══ Records provided ══

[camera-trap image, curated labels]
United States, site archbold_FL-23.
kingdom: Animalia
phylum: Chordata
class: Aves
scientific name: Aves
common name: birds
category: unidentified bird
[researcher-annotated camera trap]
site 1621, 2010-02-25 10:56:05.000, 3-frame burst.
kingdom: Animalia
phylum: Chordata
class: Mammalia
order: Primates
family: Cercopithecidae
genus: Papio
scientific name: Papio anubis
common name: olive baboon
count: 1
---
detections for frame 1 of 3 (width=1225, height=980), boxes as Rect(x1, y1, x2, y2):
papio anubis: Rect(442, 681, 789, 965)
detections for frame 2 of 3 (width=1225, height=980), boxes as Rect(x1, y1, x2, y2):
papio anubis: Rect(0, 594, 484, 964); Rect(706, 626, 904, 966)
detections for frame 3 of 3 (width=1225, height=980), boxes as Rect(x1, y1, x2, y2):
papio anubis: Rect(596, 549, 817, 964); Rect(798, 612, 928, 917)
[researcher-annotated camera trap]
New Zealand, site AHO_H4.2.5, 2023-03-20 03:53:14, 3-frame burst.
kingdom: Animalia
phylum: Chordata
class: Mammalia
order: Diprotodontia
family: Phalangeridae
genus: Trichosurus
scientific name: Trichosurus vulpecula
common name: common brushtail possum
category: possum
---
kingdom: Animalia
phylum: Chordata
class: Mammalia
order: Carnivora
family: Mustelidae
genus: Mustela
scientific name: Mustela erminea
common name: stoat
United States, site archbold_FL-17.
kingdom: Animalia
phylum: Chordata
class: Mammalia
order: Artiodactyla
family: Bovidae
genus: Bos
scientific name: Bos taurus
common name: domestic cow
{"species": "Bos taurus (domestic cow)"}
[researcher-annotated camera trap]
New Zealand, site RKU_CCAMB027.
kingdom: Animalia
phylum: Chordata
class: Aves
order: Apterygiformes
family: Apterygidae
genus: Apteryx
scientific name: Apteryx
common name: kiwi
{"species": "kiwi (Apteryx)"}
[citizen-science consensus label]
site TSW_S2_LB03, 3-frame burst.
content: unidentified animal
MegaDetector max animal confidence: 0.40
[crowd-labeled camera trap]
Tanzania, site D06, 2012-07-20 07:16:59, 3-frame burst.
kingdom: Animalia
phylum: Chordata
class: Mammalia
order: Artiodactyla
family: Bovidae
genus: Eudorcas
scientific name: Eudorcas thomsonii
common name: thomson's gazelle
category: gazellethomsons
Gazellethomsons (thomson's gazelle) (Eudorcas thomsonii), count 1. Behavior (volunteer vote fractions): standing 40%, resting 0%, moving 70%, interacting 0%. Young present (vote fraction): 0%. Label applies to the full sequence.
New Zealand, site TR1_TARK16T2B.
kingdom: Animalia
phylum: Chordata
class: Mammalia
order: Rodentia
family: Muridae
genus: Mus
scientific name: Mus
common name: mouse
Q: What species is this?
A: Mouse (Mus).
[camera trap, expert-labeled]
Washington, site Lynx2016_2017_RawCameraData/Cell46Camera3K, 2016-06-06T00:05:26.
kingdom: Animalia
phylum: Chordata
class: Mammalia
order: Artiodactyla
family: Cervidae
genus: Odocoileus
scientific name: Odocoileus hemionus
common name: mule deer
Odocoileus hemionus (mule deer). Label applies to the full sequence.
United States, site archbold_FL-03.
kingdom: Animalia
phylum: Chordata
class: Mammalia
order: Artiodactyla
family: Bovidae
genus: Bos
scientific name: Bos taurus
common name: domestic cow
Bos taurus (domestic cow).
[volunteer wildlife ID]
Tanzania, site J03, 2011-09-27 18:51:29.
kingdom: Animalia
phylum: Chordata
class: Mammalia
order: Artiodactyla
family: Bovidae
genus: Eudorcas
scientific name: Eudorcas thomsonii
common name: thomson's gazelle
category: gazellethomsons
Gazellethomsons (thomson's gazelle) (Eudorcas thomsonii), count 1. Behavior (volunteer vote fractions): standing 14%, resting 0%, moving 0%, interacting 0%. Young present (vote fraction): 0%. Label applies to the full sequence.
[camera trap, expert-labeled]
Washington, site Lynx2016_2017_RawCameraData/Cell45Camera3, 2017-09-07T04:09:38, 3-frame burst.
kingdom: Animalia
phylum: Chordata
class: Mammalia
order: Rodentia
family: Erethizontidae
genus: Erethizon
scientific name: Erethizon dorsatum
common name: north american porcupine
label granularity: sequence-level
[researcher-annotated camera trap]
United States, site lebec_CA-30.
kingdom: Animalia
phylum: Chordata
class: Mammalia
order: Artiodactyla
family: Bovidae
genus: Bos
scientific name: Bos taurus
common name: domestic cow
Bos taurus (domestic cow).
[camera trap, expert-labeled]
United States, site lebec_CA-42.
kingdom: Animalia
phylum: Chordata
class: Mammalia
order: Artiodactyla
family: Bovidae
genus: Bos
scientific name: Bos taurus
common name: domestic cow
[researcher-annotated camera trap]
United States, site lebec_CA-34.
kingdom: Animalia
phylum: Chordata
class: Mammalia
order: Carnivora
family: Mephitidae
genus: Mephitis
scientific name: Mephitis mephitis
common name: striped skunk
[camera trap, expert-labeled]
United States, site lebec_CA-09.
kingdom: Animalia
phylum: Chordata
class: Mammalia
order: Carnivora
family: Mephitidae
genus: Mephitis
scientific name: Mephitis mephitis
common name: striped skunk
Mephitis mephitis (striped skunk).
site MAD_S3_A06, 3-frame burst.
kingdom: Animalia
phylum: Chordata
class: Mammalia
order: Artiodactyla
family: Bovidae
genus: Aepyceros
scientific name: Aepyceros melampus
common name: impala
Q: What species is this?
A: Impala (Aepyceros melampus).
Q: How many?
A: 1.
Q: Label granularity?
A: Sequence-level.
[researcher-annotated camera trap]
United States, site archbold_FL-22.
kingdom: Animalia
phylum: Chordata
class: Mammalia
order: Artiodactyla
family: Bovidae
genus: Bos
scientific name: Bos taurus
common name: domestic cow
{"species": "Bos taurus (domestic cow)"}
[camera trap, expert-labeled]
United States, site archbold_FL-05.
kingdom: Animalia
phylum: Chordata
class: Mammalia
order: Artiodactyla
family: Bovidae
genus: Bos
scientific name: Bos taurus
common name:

═══

_Exercise brief_: Please quote the data above in full, with no line missing.

_Task response_:
[camera-trap image, curated labels]
United States, site archbold_FL-23.
kingdom: Animalia
phylum: Chordata
class: Aves
scientific name: Aves
common name: birds
category: unidentified bird
[researcher-annotated camera trap]
site 1621, 2010-02-25 10:56:05.000, 3-frame burst.
kingdom: Animalia
phylum: Chordata
class: Mammalia
order: Primates
family: Cercopithecidae
genus: Papio
scientific name: Papio anubis
common name: olive baboon
count: 1
---
detections for frame 1 of 3 (width=1225, height=980), boxes as Rect(x1, y1, x2, y2):
papio anubis: Rect(442, 681, 789, 965)
detections for frame 2 of 3 (width=1225, height=980), boxes as Rect(x1, y1, x2, y2):
papio anubis: Rect(0, 594, 484, 964); Rect(706, 626, 904, 966)
detections for frame 3 of 3 (width=1225, height=980), boxes as Rect(x1, y1, x2, y2):
papio anubis: Rect(596, 549, 817, 964); Rect(798, 612, 928, 917)
[researcher-annotated camera trap]
New Zealand, site AHO_H4.2.5, 2023-03-20 03:53:14, 3-frame burst.
kingdom: Animalia
phylum: Chordata
class: Mammalia
order: Diprotodontia
family: Phalangeridae
genus: Trichosurus
scientific name: Trichosurus vulpecula
common name: common brushtail possum
category: possum
---
kingdom: Animalia
phylum: Chordata
class: Mammalia
order: Carnivora
family: Mustelidae
genus: Mustela
scientific name: Mustela erminea
common name: stoat
United States, site archbold_FL-17.
kingdom: Animalia
phylum: Chordata
class: Mammalia
order: Artiodactyla
family: Bovidae
genus: Bos
scientific name: Bos taurus
common name: domestic cow
{"species": "Bos taurus (domestic cow)"}
[researcher-annotated camera trap]
New Zealand, site RKU_CCAMB027.
kingdom: Animalia
phylum: Chordata
class: Aves
order: Apterygiformes
family: Apterygidae
genus: Apteryx
scientific name: Apteryx
common name: kiwi
{"species": "kiwi (Apteryx)"}
[citizen-science consensus label]
site TSW_S2_LB03, 3-frame burst.
content: unidentified animal
MegaDetector max animal confidence: 0.40
[crowd-labeled camera trap]
Tanzania, site D06, 2012-07-20 07:16:59, 3-frame burst.
kingdom: Animalia
phylum: Chordata
class: Mammalia
order: Artiodactyla
family: Bovidae
genus: Eudorcas
scientific name: Eudorcas thomsonii
common name: thomson's gazelle
category: gazellethomsons
Gazellethomsons (thomson's gazelle) (Eudorcas thomsonii), count 1. Behavior (volunteer vote fractions): standing 40%, resting 0%, moving 70%, interacting 0%. Young present (vote fraction): 0%. Label applies to the full sequence.
New Zealand, site TR1_TARK16T2B.
kingdom: Animalia
phylum: Chordata
class: Mammalia
order: Rodentia
family: Muridae
genus: Mus
scientific name: Mus
common name: mouse
Q: What species is this?
A: Mouse (Mus).
[camera trap, expert-labeled]
Washington, site Lynx2016_2017_RawCameraData/Cell46Camera3K, 2016-06-06T00:05:26.
kingdom: Animalia
phylum: Chordata
class: Mammalia
order: Artiodactyla
family: Cervidae
genus: Odocoileus
scientific name: Odocoileus hemionus
common name: mule deer
Odocoileus hemionus (mule deer). Label applies to the full sequence.
United States, site archbold_FL-03.
kingdom: Animalia
phylum: Chordata
class: Mammalia
order: Artiodactyla
family: Bovidae
genus: Bos
scientific name: Bos taurus
common name: domestic cow
Bos taurus (domestic cow).
[volunteer wildlife ID]
Tanzania, site J03, 2011-09-27 18:51:29.
kingdom: Animalia
phylum: Chordata
class: Mammalia
order: Artiodactyla
family: Bovidae
genus: Eudorcas
scientific name: Eudorcas thomsonii
common name: thomson's gazelle
category: gazellethomsons
Gazellethomsons (thomson's gazelle) (Eudorcas thomsonii), count 1. Behavior (volunteer vote fractions): standing 14%, resting 0%, moving 0%, interacting 0%. Young present (vote fraction): 0%. Label applies to the full sequence.
[camera trap, expert-labeled]
Washington, site Lynx2016_2017_RawCameraData/Cell45Camera3, 2017-09-07T04:09:38, 3-frame burst.
kingdom: Animalia
phylum: Chordata
class: Mammalia
order: Rodentia
family: Erethizontidae
genus: Erethizon
scientific name: Erethizon dorsatum
common name: north american porcupine
label granularity: sequence-level
[researcher-annotated camera trap]
United States, site lebec_CA-30.
kingdom: Animalia
phylum: Chordata
class: Mammalia
order: Artiodactyla
family: Bovidae
genus: Bos
scientific name: Bos taurus
common name: domestic cow
Bos taurus (domestic cow).
[camera trap, expert-labeled]
United States, site lebec_CA-42.
kingdom: Animalia
phylum: Chordata
class: Mammalia
order: Artiodactyla
family: Bovidae
genus: Bos
scientific name: Bos taurus
common name: domestic cow
[researcher-annotated camera trap]
United States, site lebec_CA-34.
kingdom: Animalia
phylum: Chordata
class: Mammalia
order: Carnivora
family: Mephitidae
genus: Mephitis
scientific name: Mephitis mephitis
common name: striped skunk
[camera trap, expert-labeled]
United States, site lebec_CA-09.
kingdom: Animalia
phylum: Chordata
class: Mammalia
order: Carnivora
family: Mephitidae
genus: Mephitis
scientific name: Mephitis mephitis
common name: striped skunk
Mephitis mephitis (striped skunk).
site MAD_S3_A06, 3-frame burst.
kingdom: Animalia
phylum: Chordata
class: Mammalia
order: Artiodactyla
family: Bovidae
genus: Aepyceros
scientific name: Aepyceros melampus
common name: impala
Q: What species is this?
A: Impala (Aepyceros melampus).
Q: How many?
A: 1.
Q: Label granularity?
A: Sequence-level.
[researcher-annotated camera trap]
United States, site archbold_FL-22.
kingdom: Animalia
phylum: Chordata
class: Mammalia
order: Artiodactyla
family: Bovidae
genus: Bos
scientific name: Bos taurus
common name: domestic cow
{"species": "Bos taurus (domestic cow)"}
[camera trap, expert-labeled]
United States, site archbold_FL-05.
kingdom: Animalia
phylum: Chordata
class: Mammalia
order: Artiodactyla
family: Bovidae
genus: Bos
scientific name: Bos taurus
common name:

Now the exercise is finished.